Chicago soybeans rose for a second session on Wednesday, remaining close to a two-year peak due to concerns over a dry growing-season in the U.S. Midwest and following crop losses in Argentina.

Corn dipped after climbing for the past two days, while wheat edged higher, recouping some of the losses suffered in the last four sessions of decline.

The Chicago Board of Trade most-active soybean contract had climbed 0.3 percent to $11.73-1/2 a bushel by 0215 GMT. The market climbed to a two-year high of $12.08-1/2 a bushel last week.

Corn gave up 0.2 percent to $4.35-3/4 a bushel and wheat added 0.1 percent to $4.85-1/2 a bushel.

Forecasters said the La Nina weather pattern would result in dry weather across much of the U.S. Midwest, which could reduce corn and soybean production.

"The Australian Bureau of Meteorology is calling for 50 percent chances of La Nina weather which is good for crops in Australia, India and other parts of Southeast Asia," said Phin Ziebell, agribusiness economist at National Australia Bank.

"But it means less favorable conditions for the United States and South America which is supportive for corn and soybeans."

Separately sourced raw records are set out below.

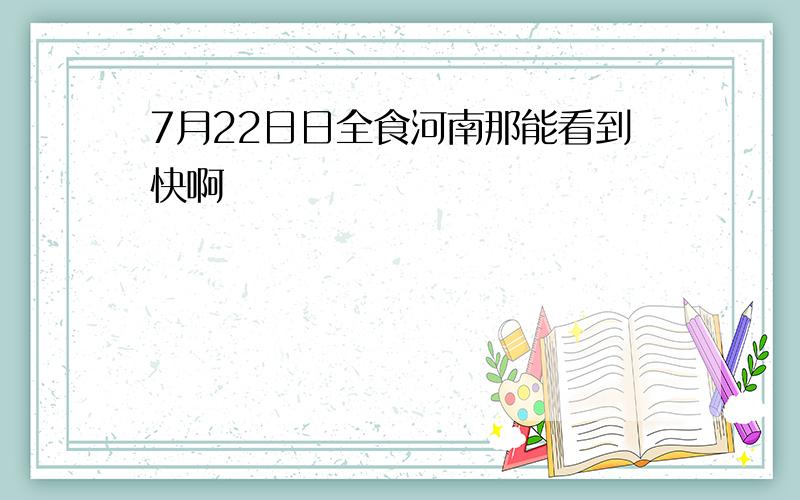 7月22日日全食河南那能看到快啊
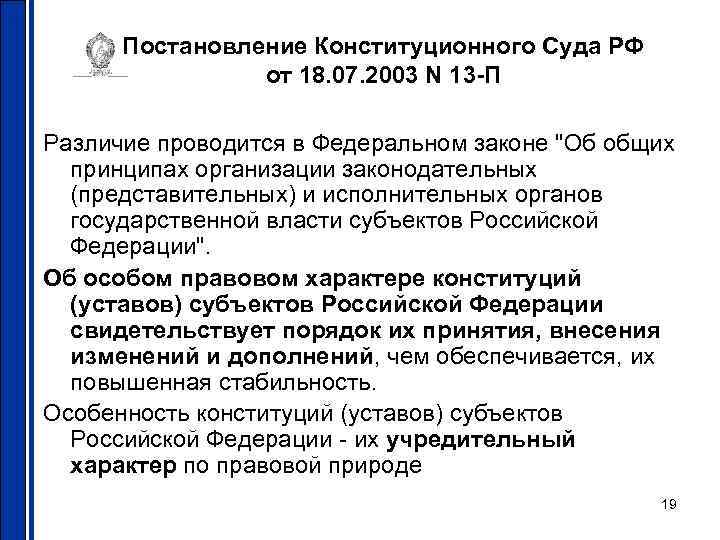 Постановление Конституционного Суда РФ от 18.07.2003 N 13-П

Различие проводится в Федеральном законе "Об общих принципах организации законодательных (представительных) и исполнительных органов государственной власти субъектов Российской Федерации".

Об особом правовом характере конституций (уставов) субъектов Российской Федерации свидетельствует порядок их принятия, внесения изменений и дополнений, чем обеспечивается, их повышенная стабильность.

Особенность конституций (уставов) субъектов Российской Федерации - их учредительный характер по правовой природе

19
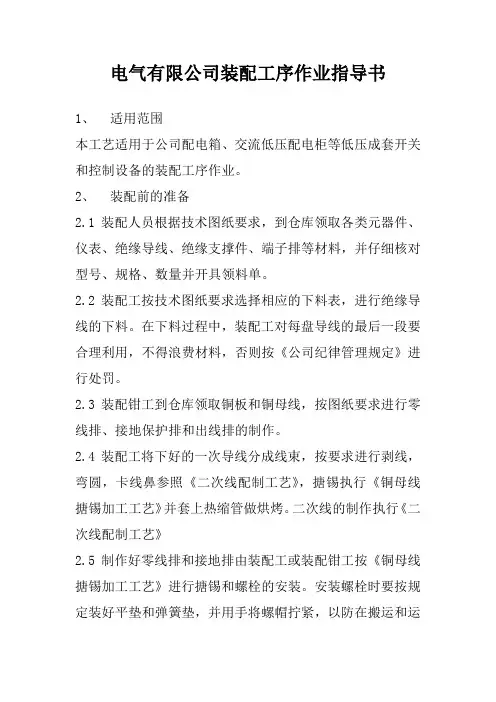 电气有限公司装配工序作业指导书

1、　适用范围

本工艺适用于公司配电箱、交流低压配电柜等低压成套开关和控制设备的装配工序作业。

2、　装配前的准备

2.1 装配人员根据技术图纸要求，到仓库领取各类元器件、仪表、绝缘导线、绝缘支撑件、端子排等材料，并仔细核对型号、规格、数量并开具领料单。

2.2 装配工按技术图纸要求选择相应的下料表，进行绝缘导线的下料。在下料过程中，装配工对每盘导线的最后一段要合理利用，不得浪费材料，否则按《公司纪律管理规定》进行处罚。

2.3 装配钳工到仓库领取铜板和铜母线，按图纸要求进行零线排、接地保护排和出线排的制作。

2.4 装配工将下好的一次导线分成线束，按要求进行剥线，弯圆，卡线鼻参照《二次线配制工艺》，搪锡执行《铜母线搪锡加工工艺》并套上热缩管做烘烤。二次线的制作执行《二次线配制工艺》

2.5 制作好零线排和接地排由装配工或装配钳工按《铜母线搪锡加工工艺》进行搪锡和螺栓的安装。安装螺栓时要按规定装好平垫和弹簧垫，并用手将螺帽拧紧，以防在搬运和运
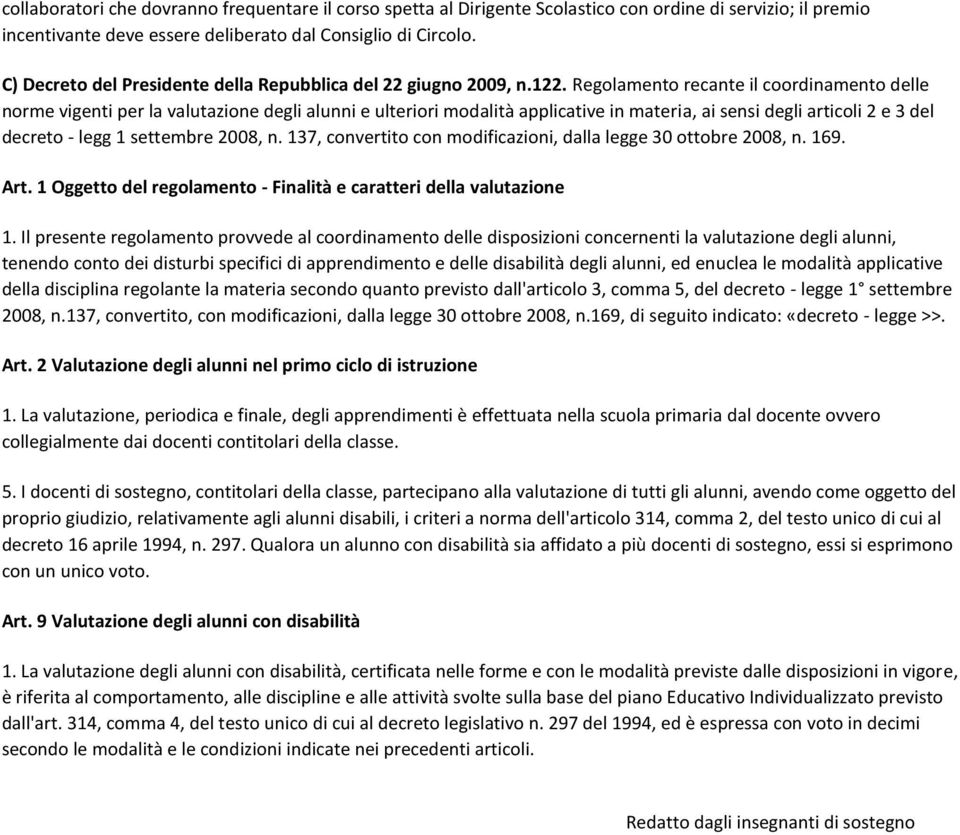 collaboratori che dovranno frequentare il corso spetta al Dirigente Scolastico con ordine di servizio; il premio incentivante deve essere deliberato dal Consiglio di Circolo.

C) Decreto del Presidente della Repubblica del 22 giugno 2009, n.122. Regolamento recante il coordinamento delle norme vigenti per la valutazione degli alunni e ulteriori modalità applicative in materia, ai sensi degli articoli 2 e 3 del decreto - legg 1 settembre 2008, n. 137, convertito con modificazioni, dalla legge 30 ottobre 2008, n. 169.

Art. 1 Oggetto del regolamento - Finalità e caratteri della valutazione

1. Il presente regolamento provvede al coordinamento delle disposizioni concernenti la valutazione degli alunni, tenendo conto dei disturbi specifici di apprendimento e delle disabilità degli alunni, ed enuclea le modalità applicative della disciplina regolante la materia secondo quanto previsto dall'articolo 3, comma 5, del decreto - legge 1° settembre 2008, n.137, convertito, con modificazioni, dalla legge 30 ottobre 2008, n.169, di seguito indicato: «decreto - legge >>.

Art. 2 Valutazione degli alunni nel primo ciclo di istruzione

1. La valutazione, periodica e finale, degli apprendimenti è effettuata nella scuola primaria dal docente ovvero collegialmente dai docenti contitolari della classe.

5. I docenti di sostegno, contitolari della classe, partecipano alla valutazione di tutti gli alunni, avendo come oggetto del proprio giudizio, relativamente agli alunni disabili, i criteri a norma dell'articolo 314, comma 2, del testo unico di cui al decreto 16 aprile 1994, n. 297. Qualora un alunno con disabilità sia affidato a più docenti di sostegno, essi si esprimono con un unico voto.

Art. 9 Valutazione degli alunni con disabilità

1. La valutazione degli alunni con disabilità, certificata nelle forme e con le modalità previste dalle disposizioni in vigore, è riferita al comportamento, alle discipline e alle attività svolte sulla base del piano Educativo Individualizzato previsto dall'art. 314, comma 4, del testo unico di cui al decreto legislativo n. 297 del 1994, ed è espressa con voto in decimi secondo le modalità e le condizioni indicate nei precedenti articoli.

Redatto dagli insegnanti di sostegno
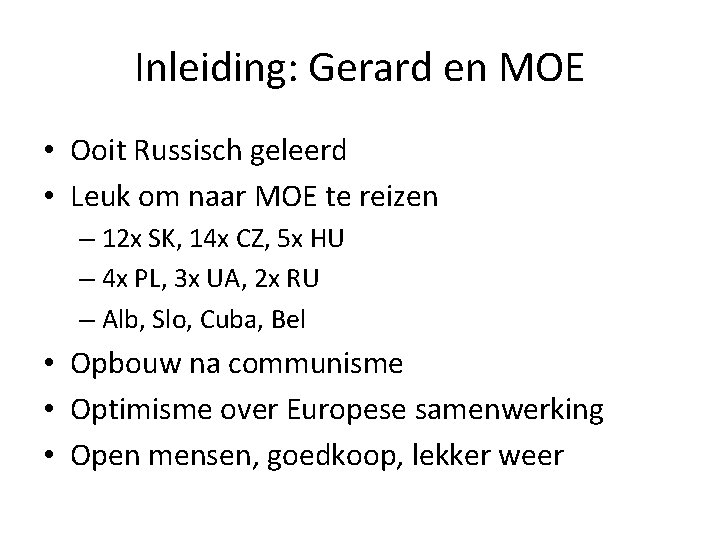 Inleiding: Gerard en MOE

• Ooit Russisch geleerd
• Leuk om naar MOE te reizen
– 12x SK, 14x CZ, 5x HU
– 4x PL, 3x UA, 2x RU
– Alb, Slo, Cuba, Bel
• Opbouw na communisme
• Optimisme over Europese samenwerking
• Open mensen, goedkoop, lekker weer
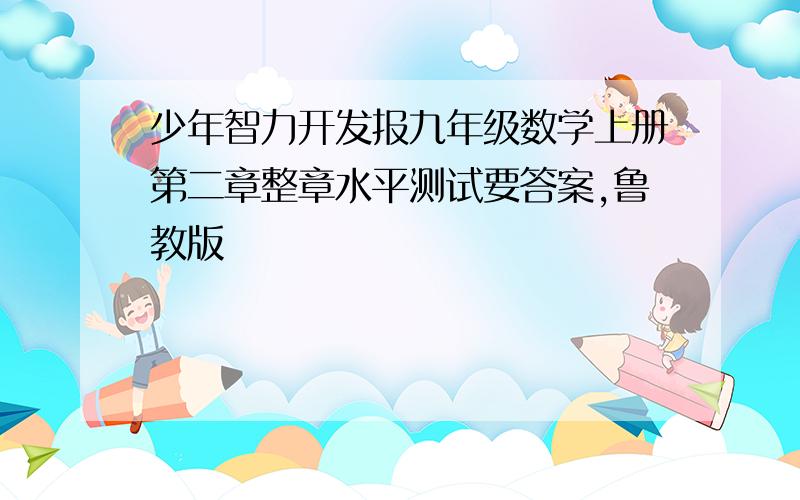 少年智力开发报九年级数学上册第二章整章水平测试要答案,鲁教版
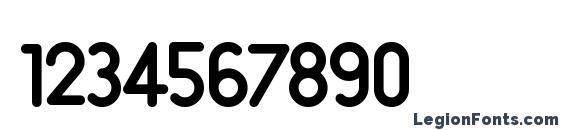 1234567890

LegionFonts.com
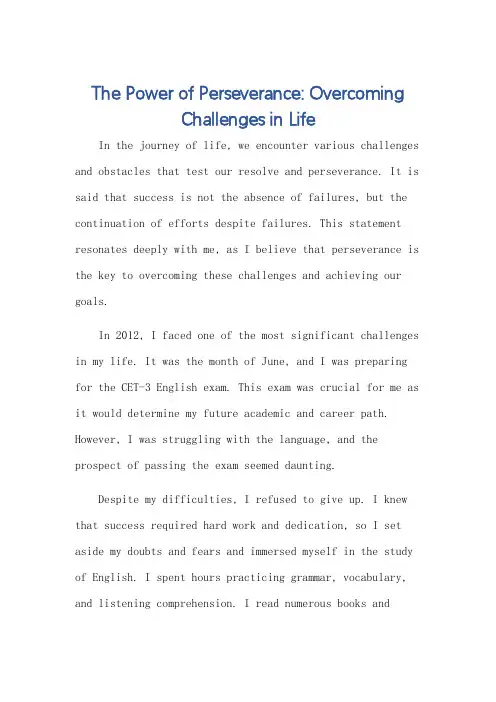 The Power of Perseverance: Overcoming Challenges in Life

In the journey of life, we encounter various challenges and obstacles that test our resolve and perseverance. It is said that success is not the absence of failures, but the continuation of efforts despite failures. This statement resonates deeply with me, as I believe that perseverance is the key to overcoming these challenges and achieving our goals.

In 2012, I faced one of the most significant challenges in my life. It was the month of June, and I was preparing for the CET-3 English exam. This exam was crucial for me as it would determine my future academic and career path. However, I was struggling with the language, and the prospect of passing the exam seemed daunting.

Despite my difficulties, I refused to give up. I knew that success required hard work and dedication, so I set aside my doubts and fears and immersed myself in the study of English. I spent hours practicing grammar, vocabulary, and listening comprehension. I read numerous books and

Earlier this year, unseasonal rains across Argentina's soybean belt caused widespread crop damage. Brazil, the world's second largest corn importer, turned into an importer after lower production due to a drought.

Corn has rallied despite relatively strong crop condition ratings. The U.S. Department of Agriculture late Monday rated 75 percent of the U.S. corn crop as good-to-excellent, unchanged from the previous week and above an average of analysts' expectations for 74 percent.

Rain is needed in parts of the eastern Midwest and the Mississippi River Delta.

The wheat market has faced pressure from ample world supplies and expectations of a bumper harvest of the U.S. winter crop.

The USDA said the U.S. winter wheat harvest was 11-percent complete as of Sunday, up from 2 percent the previous week.

Commodity funds were net buyers of CBOT futures contracts on Tuesday and net sellers of wheat. Trade estimates of fund selling in wheat ranged from 4,000 to 8,000 contracts, and in soybeans from even to net sellers of 5,000 contracts. Funds were seen as net sellers of 16,000 corn contracts.